Toyota's revised Verso is the first of its cars to be designed and engineered in Europe. AOL Cars heads to France to see if this face-lifted compact MPV has what it takes to compete.
What is it?
Get past the new corporate nose and it's basically a face-lifted version of the third-generation Verso. Toyota claim there have been over 470 part changes for this car, with 60% visible on the exterior and interior. These along with the improved refinement are designed to appeal to buyers of compact MPV rivals, such as the Ford C-Max and Renault Scenic.
>What's under the bonnet?
The Verso is offered with a choice of 130bhp 1.6, or 145bhp 1.8-litre Valvematic petrol engines and the expected top seller, the 122bhp 2.0-litre D-4D Diesel. We only had the chance to drive the 2.0-litre diesel, an impressively hushed performer; it feels disappointingly flat before the max torque of 310Nm comes in at 1,600 rpm and generally doesn't like to be rushed either.
What's the spec like?
In line with the new Auris there are three trim levels: Active, Icon and Excel. All get standard air-con and six-airbags. Expected best-seller Icon adds Bluetooth, dual-zone air-con and a touchscreen multimedia system. Range-topping Excel includes 17-inch alloys, part-leather trim and keyless entry/go. Prices start at £17,495 rising to £23,445 for the range-topping 2.0-litre D-4D Excel.
The Ford C-Max, Renault Scenic and Volkswagen Touran instantly spring to mind, all of which have proven to be strong sellers. The Renault Scenic is the longest serving MPV in the group and it shows in the slightly dated styling.
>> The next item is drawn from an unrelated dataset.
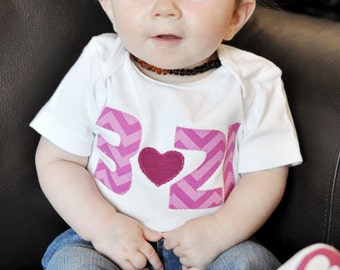 "Down Syndrome Awareness Onesies or T-shirts ~ Baby, Toddler, and Child sizes - Pink ""321"" with Pink Heart on White"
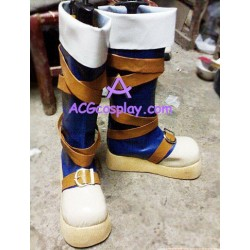 The Legend Of Heroes VI Sora no Kiseki Yuria cosplay shoes boots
The Ford C-Max is closest in terms of sleek lines and kerb appeal but if it's space and reliability you're after, it's hard to fault the Touran.
What's it like to drive?
Work on Verso's NVH and suspension has resulted in a quiet and refined drive. Even the roughest French roads and the hardest acceleration could hardly be heard in the Toyota's cabin. The electric power steering isn't totally devoid of feel, but can seem artificial. The clutch is light, but the six-speed manual slow-witted. Plenty of grip in corners, but there's some body roll and it never feels sporty.
The AOL Cars Verdict
Like the Auris hatchback before it, the Verso is a big improvement over the outgoing car, but sadly despite the European influence, it's just not enough to be class-leader. However it is well-equipped, should be cheaper to run and the Toyota's refined, undemanding drive will be enough to satisfy core buyers. Sharper performance, dynamics and a more premium feel to the interior could send it to the top.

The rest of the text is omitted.